Telefon görüşmelerine tekmil vermeden kimse çıkarılmıyor. Dolayısıyla, eğer bu bir darbe süreci değilse, buna niye izin veriyorsunuz? Niye buna karşı sessiz kalınıyor?
(Mikrofon otomatik cihaz tarafından kapatıldı)
NİHAT AKDOĞAN (Devamla) - Sayın Başkan, bir dakika rica ediyorum.
BAŞKAN - Buyurun, bir dakika ek sürenizi veriyorum.
NİHAT AKDOĞAN (Devamla) - Teşekkür ediyorum.
Bakın, daha önceki dönemde Meclis Başkanlığı yapan, hükûmette de Başbakan yardımcılığında bulunan Sayın Arınç'ın Diyarbakır Cezaevinde kalan Gültan Kışanak için söylediği cümle aynen şu: "Ben olsaydım dağa çıkardım." Yani bu uygulama şimdi, sizin döneminizde de yaşanıyor. Dolayısıyla cezaevlerine bu kadar sessiz kalmayın. Oradaki insanlar da, o insanlar da bu ülkenin vatandaşları.

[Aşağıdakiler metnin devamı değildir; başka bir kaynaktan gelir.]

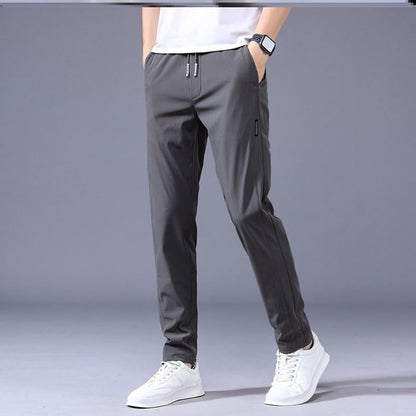 Graue Jogginghose für Herren, modern und bequem, kombiniert mit weißen Sneakers. Ideal für Sport und Freizeit. Hochwertige Sportbekleidung.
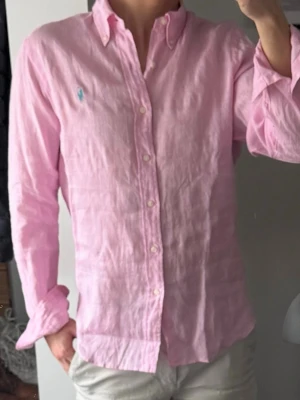 Rosa linneskjorta från Polo Ralph Lauren - Säljer en ljusrosa skjorta från Polo Ralph Lauren i 100% linne med klassisk krage och knäppning framtill. Skjortan har lång ärm och den ikoniska blå logotypen broderad på bröstet. Perfekt för en fräsch och avslappnad stil.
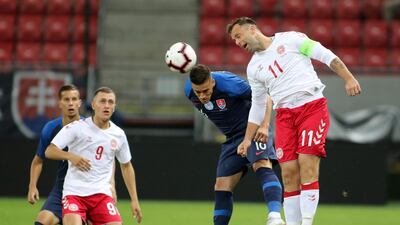 Striker (captain): Christian Offenburg, right – Part-time salesman, who plays for Danish third-tier side Avarta. AP Photo
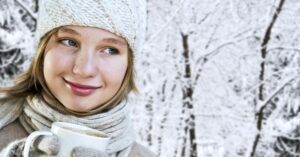 woman smiling in snow covered trees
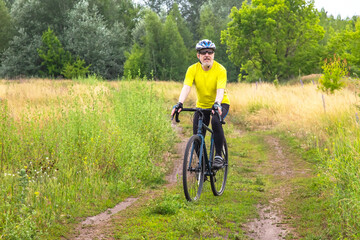 Fototapeta premium bearded man cyclist in yellow clothes rides a bike on a road in nature. sports, hobbies and entertainment for health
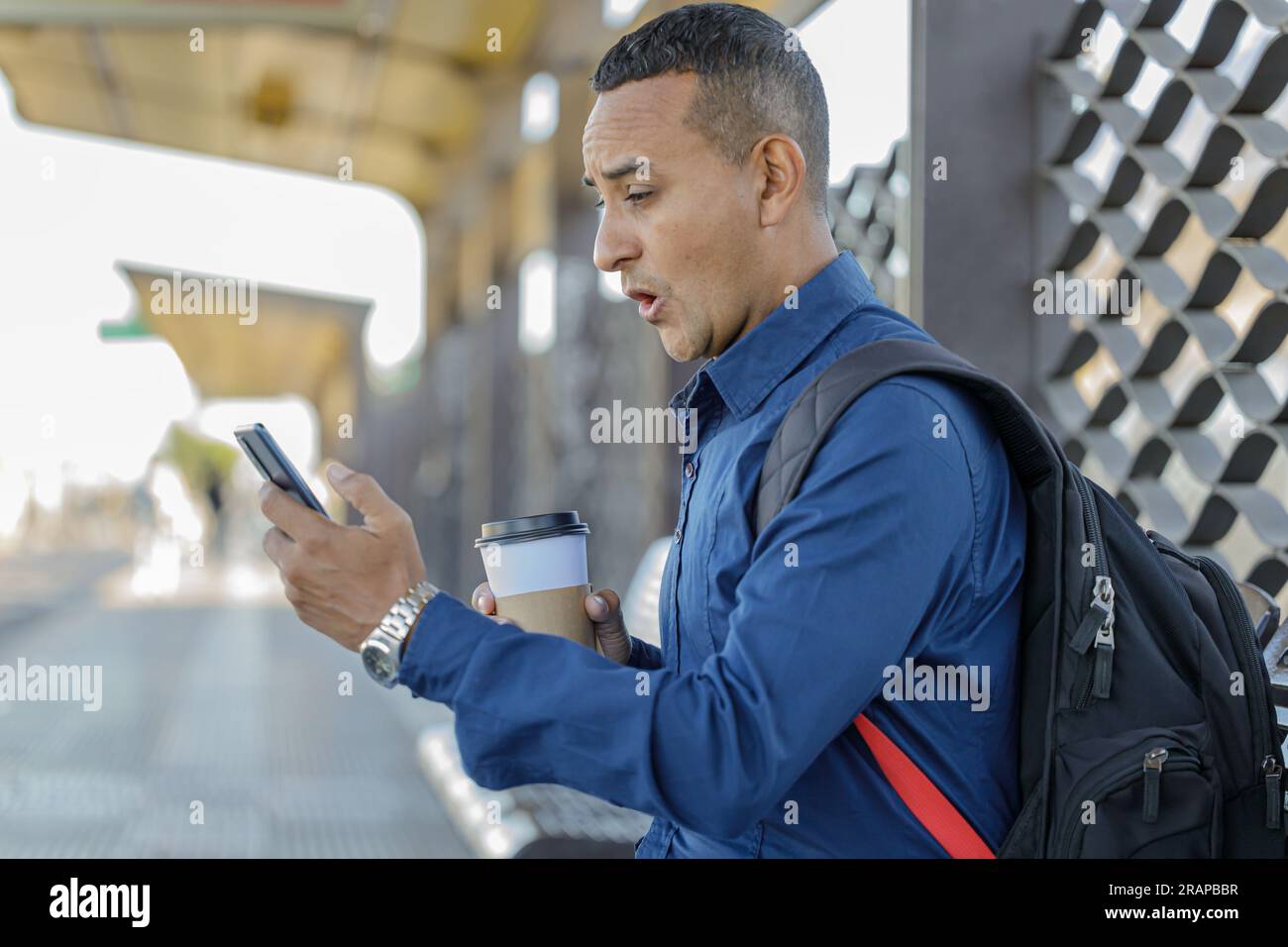 Young latin man looking at his mobile phone with a surprised face a paper cup with coffee in his hand. Stock Photo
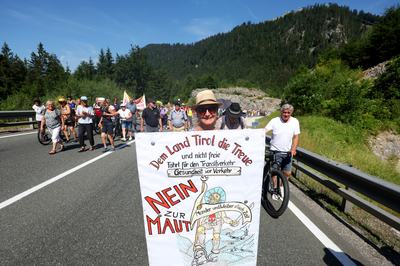 27 June 2026, Austria, Reutte: A protester holding a sign that reads "No to the Toll" is marching in a demonstration procession along the closed B179 Fernpass Road toward a rally. Photo: Karl-Josef Hildenbrand/dpa (Photo by Karl-Josef Hildenbrand/picture alliance via Getty Images)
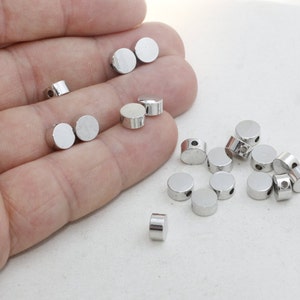 Könnte beinhalten: Eine Sammlung kleiner, glänzender, silberfarbener, runder Perlen. Jede Perle hat eine flache, kreisförmige Ober- und Unterseite mit einer zylindrischen Seite und einem kleinen Loch zum Auffädeln. Die Perlen sind verstreut, einige werden in einer Hand gehalten.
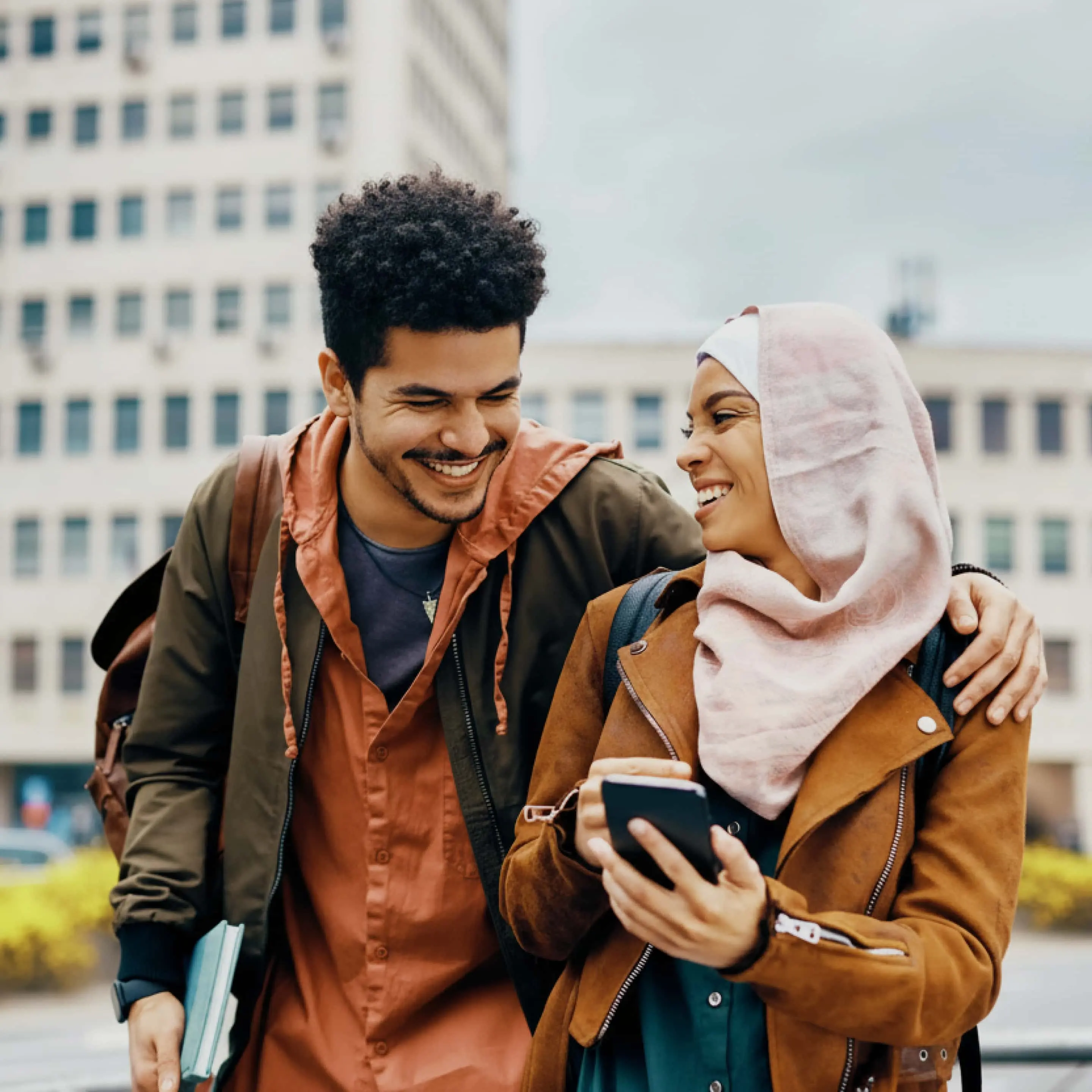 Friends smiling outside and looking at their phones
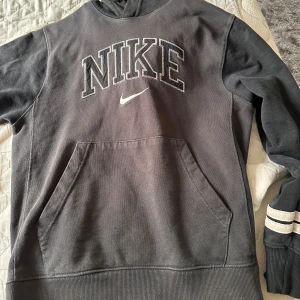 Svart hoodie från Nike XS - Svart hoodie från Nike i storlek XS med stor broderad logga och swoosh på bröstet. Klassisk känguruficka framtill och ribbade muddar. Ärmarna har vita ränder vid mudden. Perfekt för en chill och sportig look.
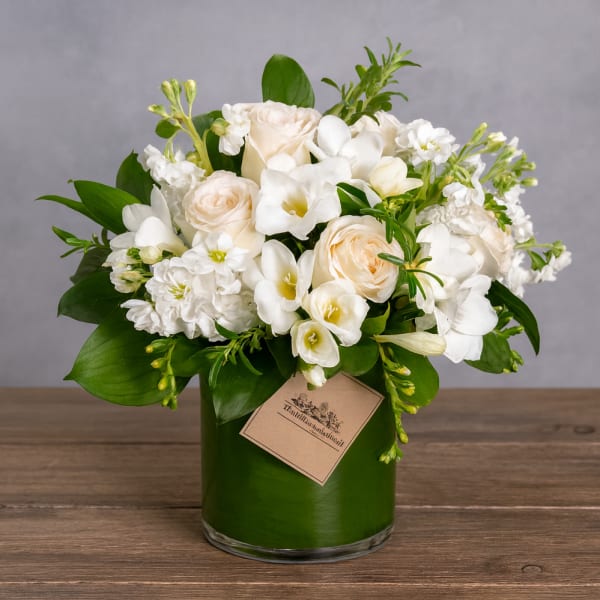 White and cream floral arrangement in a green glass vase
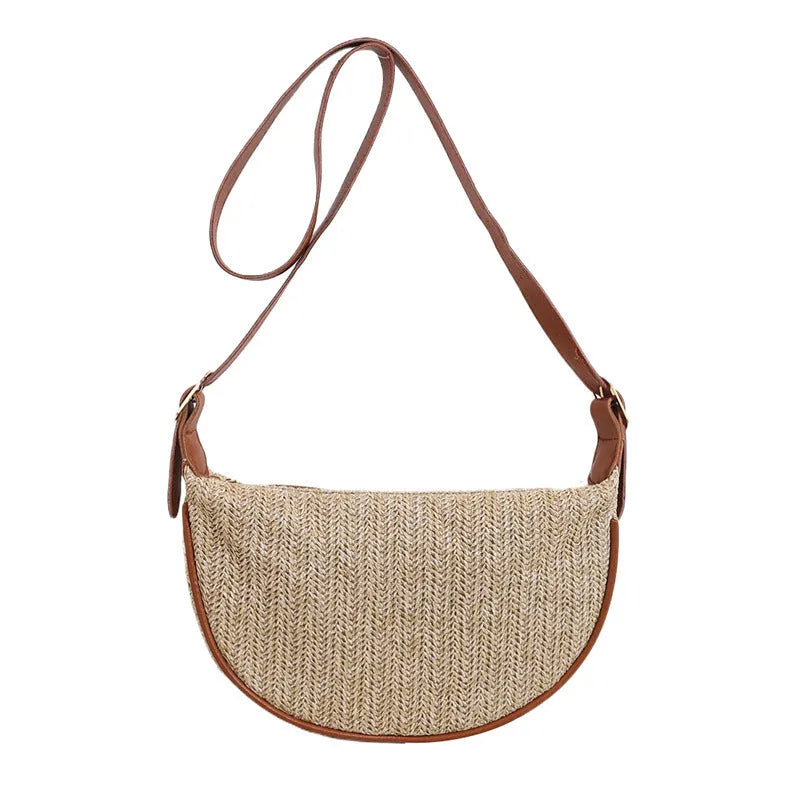 Straw woven crossbody bag showing woven texture and interior phone compartment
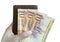 10 Riyal Saudi money banknotes in hand on the top of wallet on white background.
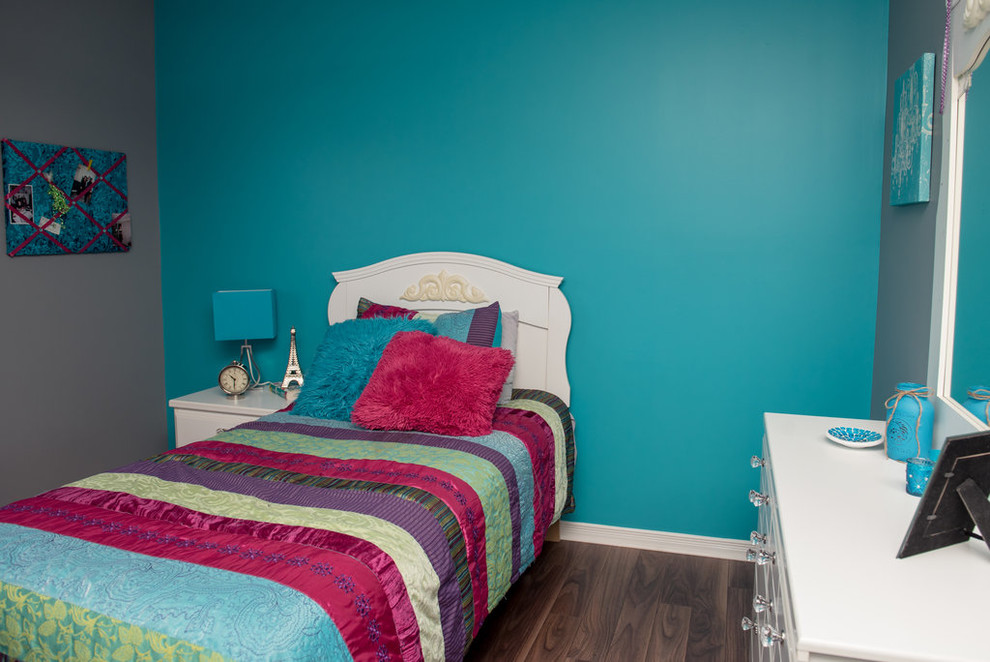 Modelo de dormitorio ecléctico pequeño con paredes azules, suelo laminado y suelo marrón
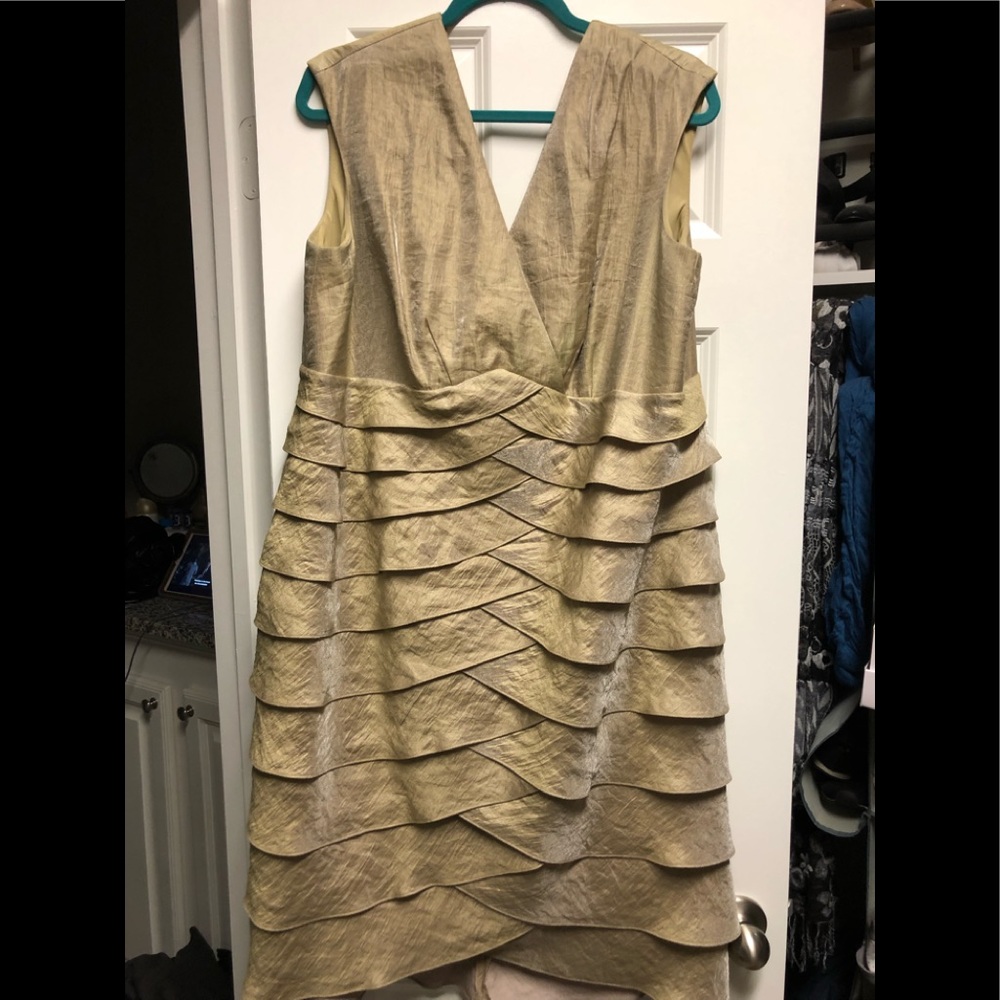 Gold simmering cocktail dress. Jessica Howard.
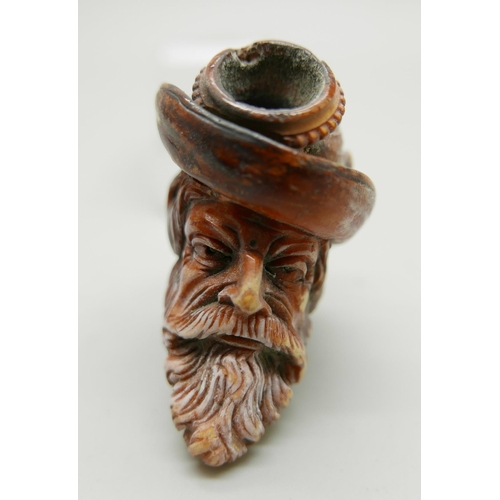 940 - A 19th Century Meerschaum pipe with amber stem, Bavarian man with beard and hat with feather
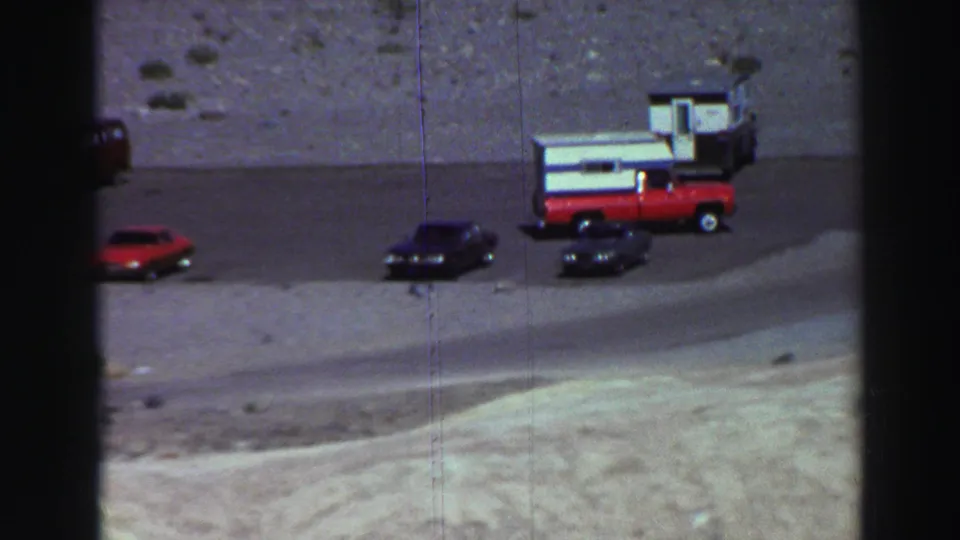 Lake Tahoe home-movie frame showing parked 1960s vehicles beside a gravel road and barren mountain slope.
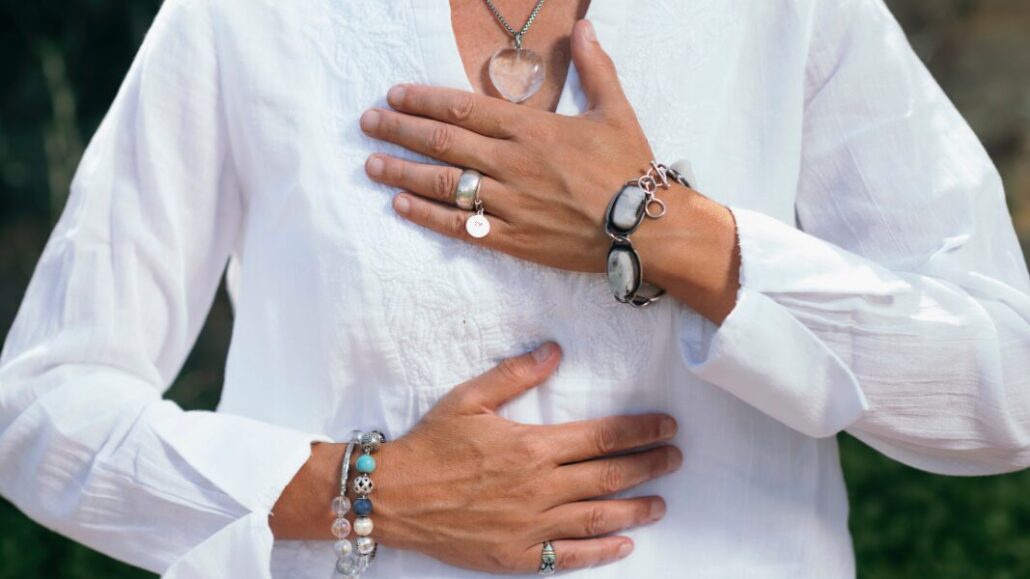 woman hand on chest and stomach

Son bir şey söyleyip bitirmek istiyorum. Bakın, Sayın Cumhurbaşkanının geçenlerde bir yerde konuşması oldu: "Bir ülkede halk bunalmış, ellerini semaya açarak adalet çığlığı atar hâle gelmişse oradaki yargı sisteminde bir sorun var demektir. Adaleti kaybettiğimizde her şeyimizi kaybedeceğimizi de bilmek zorundayız." diyor. Ben de aynı şeyi söylüyorum. Bugün cezaevlerinden yükselen sese biz de sessiz kalmayalım.
Genel Kurulu saygıyla selamlıyorum. (HDP sıralarından alkışlar)
BAŞKAN - Teşekkür ederim Sayın Akdoğan.